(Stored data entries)
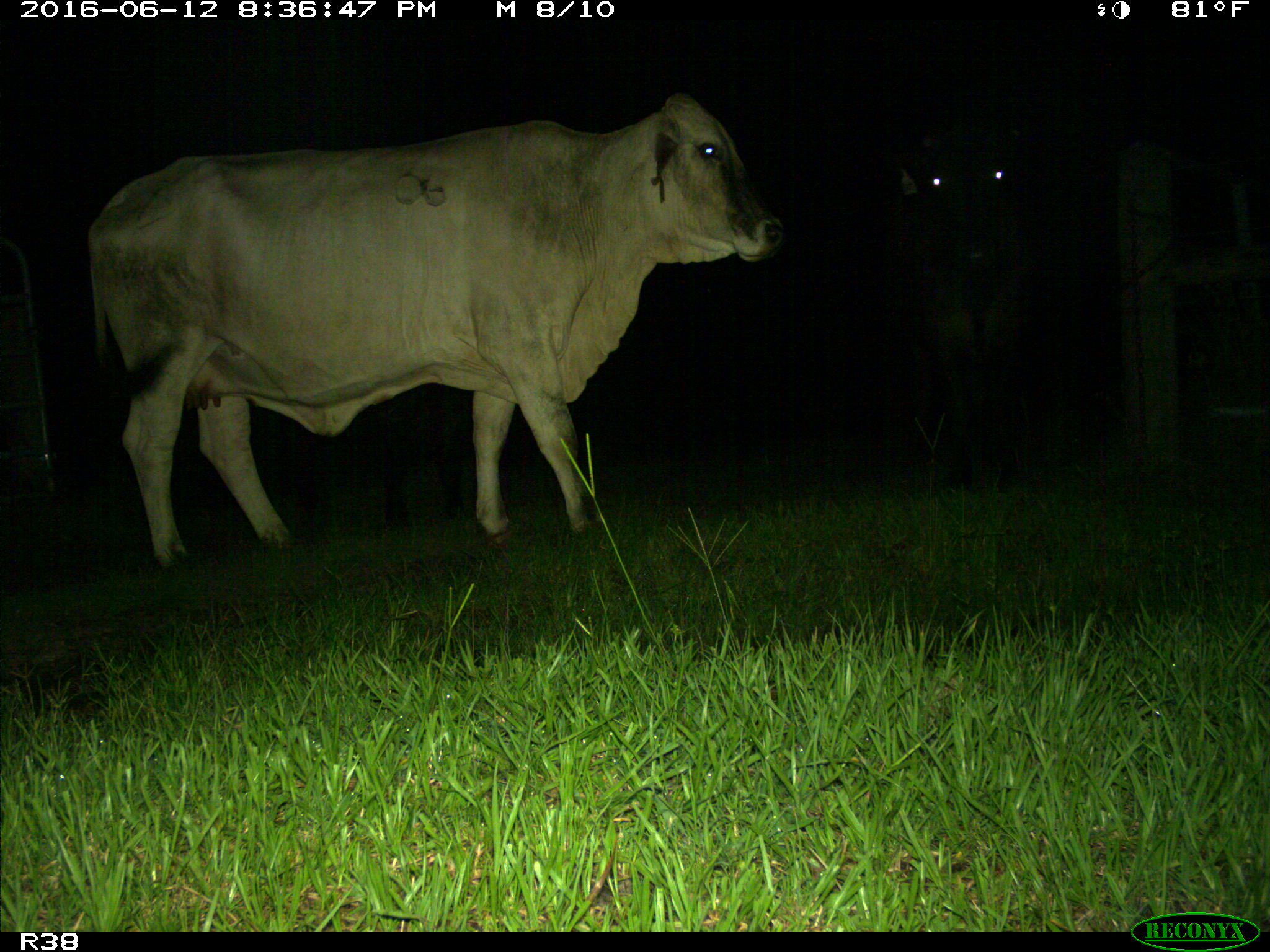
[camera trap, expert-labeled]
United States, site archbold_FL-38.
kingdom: Animalia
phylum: Chordata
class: Mammalia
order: Artiodactyla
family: Bovidae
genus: Bos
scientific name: Bos taurus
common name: domestic cow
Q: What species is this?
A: Bos taurus (domestic cow).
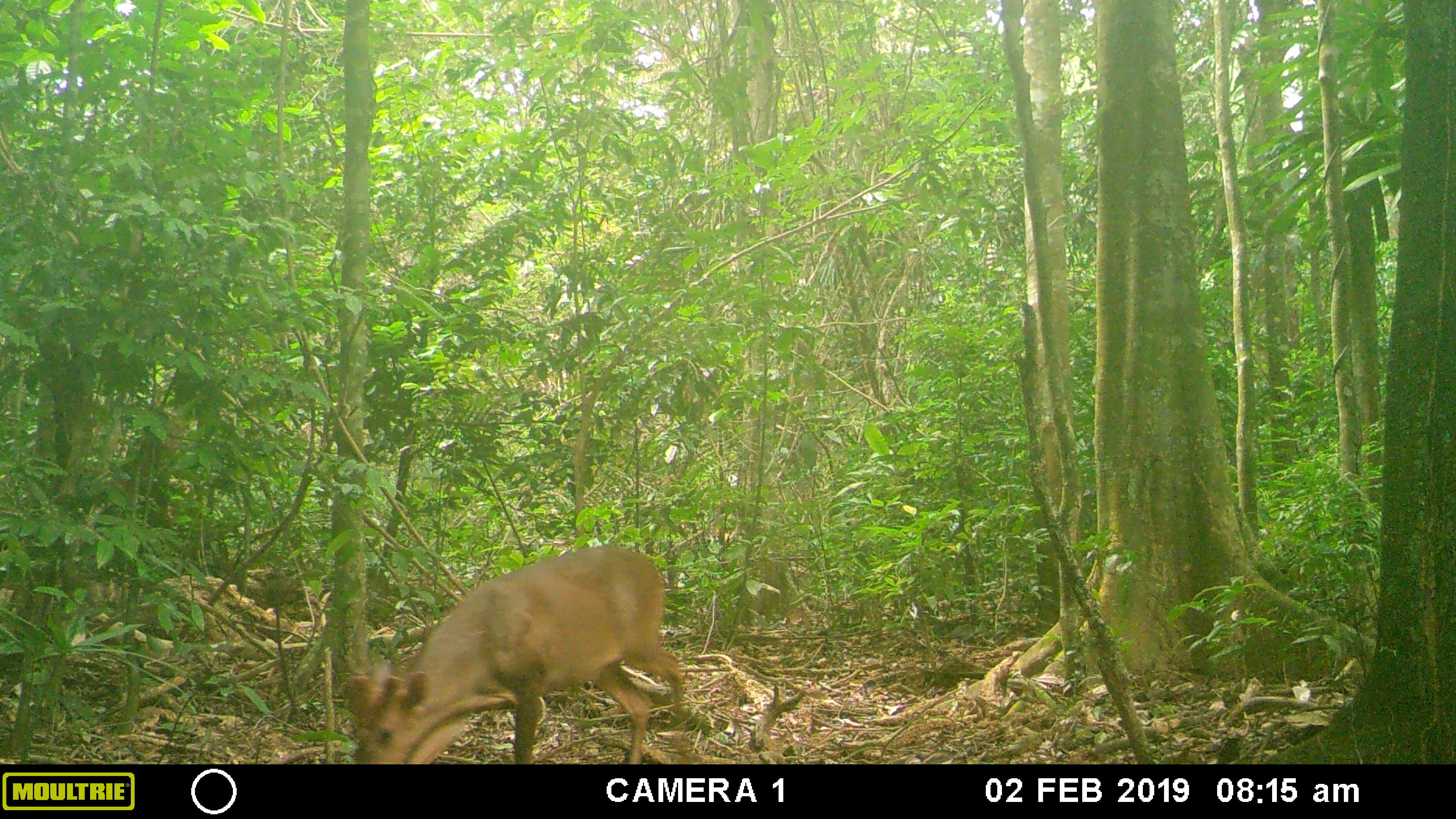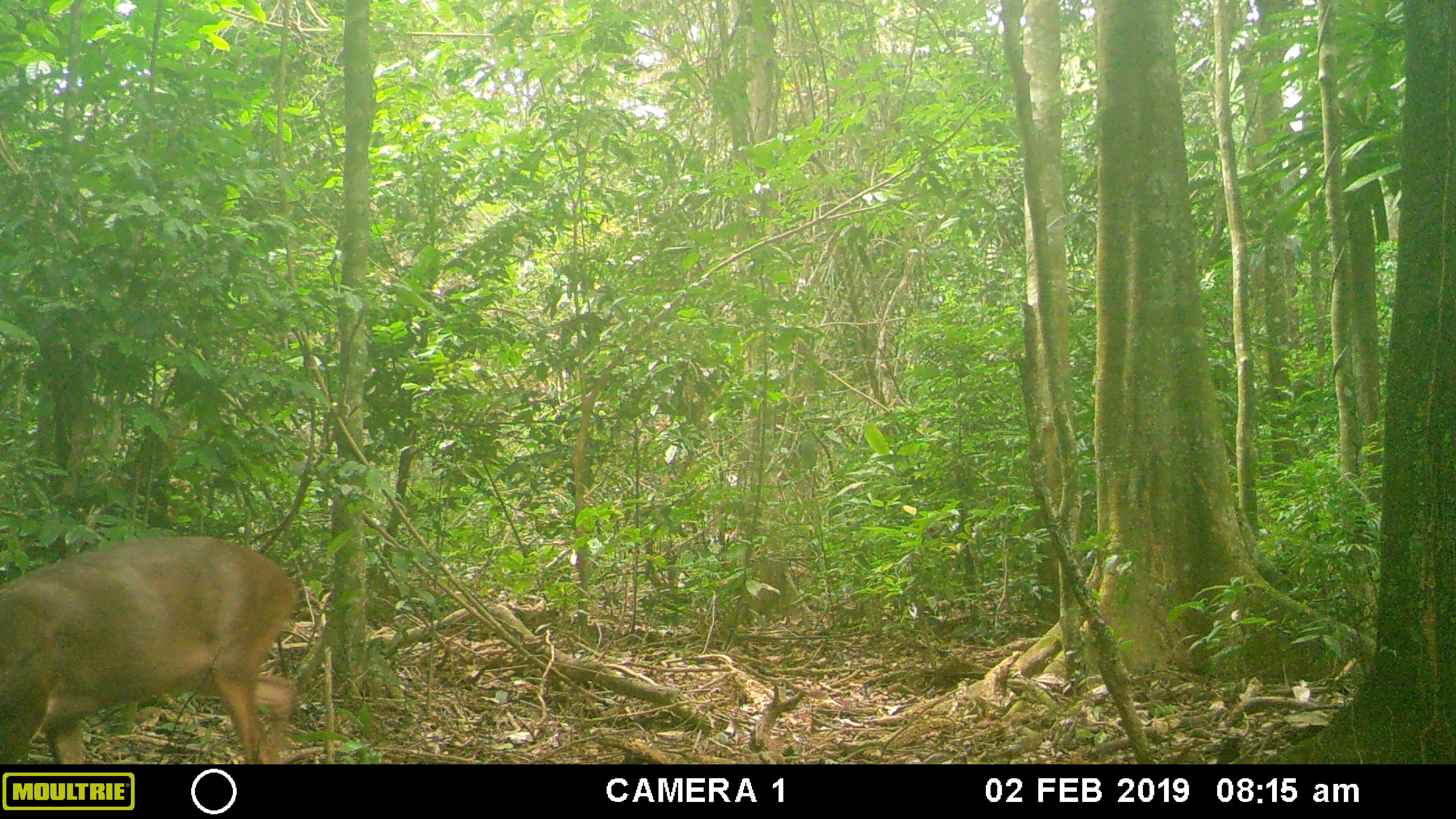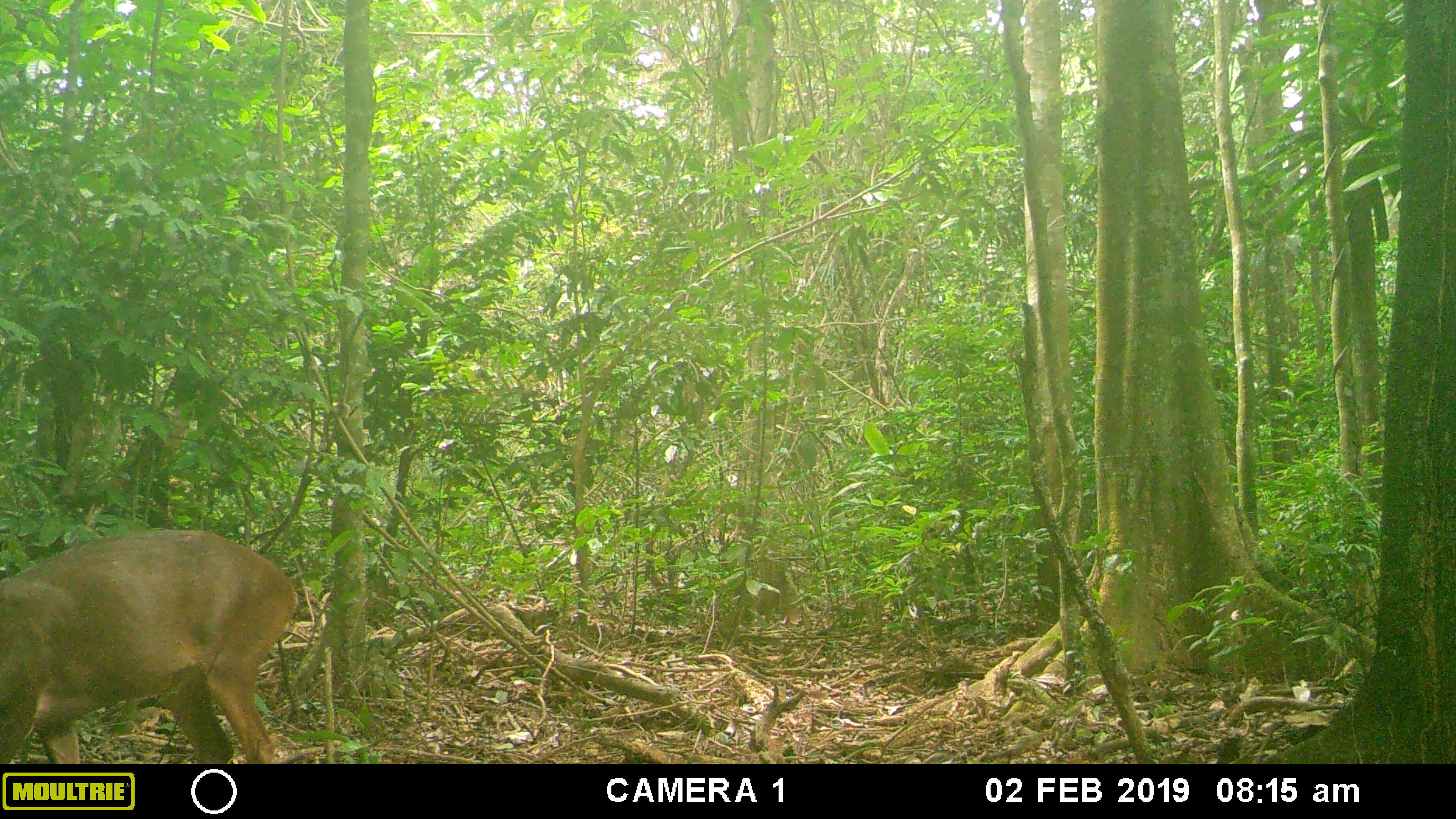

### What this task involves
Transcribe the records above exactly, leaving every picture out of the copy.

### Response
[camera trap, expert-labeled]
United States, site archbold_FL-38.
kingdom: Animalia
phylum: Chordata
class: Mammalia
order: Artiodactyla
family: Bovidae
genus: Bos
scientific name: Bos taurus
common name: domestic cow
Q: What species is this?
A: Bos taurus (domestic cow).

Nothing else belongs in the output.